Exercise aim
Write the next part of the LLD mailing-list thread on linker function reordering, starting right after its last sentence.

Text provided
"""

On Mon, Jan 16, 2017 at 2:07 PM, Mehdi Amini <mehdi.amini at apple.com>
wrote:
>
> On Jan 16, 2017, at 1:47 PM, Sean Silva <chisophugis at gmail.com>
wrote:
>
>
>
> On Mon, Jan 16, 2017 at 1:25 PM, Davide Italiano <davide at
freebsd.org>
> wrote:
>
>> On Mon, Jan 16, 2017 at 12:31 PM, Sean Silva via llvm-dev
>> <llvm-dev at lists.llvm.org> wrote:
>> > Do we have any open projects on LLD?
>> >
>> > I know we usually try to avoid any big "projects" and
mainly add/fix
>> things
>> > in response to user needs, but just wondering if somebody has any
ideas.
>> >
>>
>> I'm not particularly active in lld anymore, but the last big item
I'd
>> like to see implemented is Pettis-Hansen layout.
>> http://perso.ensta-paristech.fr/~bmonsuez/Cours/B6-4/Article
>> s/papers15.pdf
>> (mainly because it improves performances of the final executable).
>> GCC/gold have an implementation of the algorithm that can be used as
>> base. I'll expand if anybody is interested.
>> Side note: I'd like to propose a couple of llvm projects as well,
I'll
>> sit down later today and write them.
>>
>
>
> I’m not sure, can you confirm that such layout optimization on ELF
> requires -ffunction-sections?
>
In order for a standard ELF linker to safely be able to reorder sections at
function granularity, -ffunction-sections would be required. This isn't a
problem during LTO since the code generation is set up by the linker :)

>
> Also, for clang on OSX the best layout we could get is to order functions
> in the order in which they get executed at runtime.
>
What the optimal layout may be for given apps is a bit of a separate
question. Right now we're mostly talking about how to plumb everything
together so that we can do the reordering of the final executable.

In fact, standard ELF linking semantics generally require input sections to
be concatenated in command line order (this is e.g. how .init_array/.ctors
build up their arrays of pointers to initializers; a crt*.o file at the
beginning/end has a sentinel value and so the order matters). So the linker
will generally need blessing from the compiler to do most sorts of
reorderings as far as I'm aware.

"""

Data section

"""

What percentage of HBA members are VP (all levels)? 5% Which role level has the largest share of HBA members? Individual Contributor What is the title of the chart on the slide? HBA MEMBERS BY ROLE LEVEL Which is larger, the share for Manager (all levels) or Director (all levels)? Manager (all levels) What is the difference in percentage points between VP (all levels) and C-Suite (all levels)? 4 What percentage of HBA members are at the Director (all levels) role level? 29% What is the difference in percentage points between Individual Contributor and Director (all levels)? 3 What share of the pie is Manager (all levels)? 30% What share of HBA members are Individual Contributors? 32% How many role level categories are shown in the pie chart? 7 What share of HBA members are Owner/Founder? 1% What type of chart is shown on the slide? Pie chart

"""

Answer for the task
Other signals besides profile info, such as a startup trace, might be
useful too, and we should make sure we can plug that into the design.
My understanding of the clang on OSX case is based on a comparison of the
`form_by_*` functions in clang/utils/perf-training/perf-helper.py which
offer a relatively simple set of algorithms, so I think the jury is still
out on the best approach (that script also uses a data collection method
that is not part of LLVM's usual instrumentation or sampling workflows for
PGO, so we may not be able to provide the same signals out of the box as
part of our standard offering in the compiler)
I think that once we have this ordering capability integrated more deeply
into the compiler, we'll be able to evaluate more complicated algorithms
like Pettis-Hansen, have access to signals like global profile info, do
interesting call graph analyses, etc. to find interesting approaches.

>
> For FullLTO it is conceptually pretty easy to get profile data we need for
> this, but I'm not sure about the ThinLTO case.
>
> Teresa, Mehdi,
>
> Are there any plans (or things already working!) for getting profile data
> from ThinLTO in a format that the linker can use for code layout? I assume
> that profile data is being used already to guide importing, so it may just
> be a matter of siphoning that off.
>
>
> I’m not sure what kind of “profile information” is needed, and what makes
> it easier for MonolithicLTO compared to ThinLTO?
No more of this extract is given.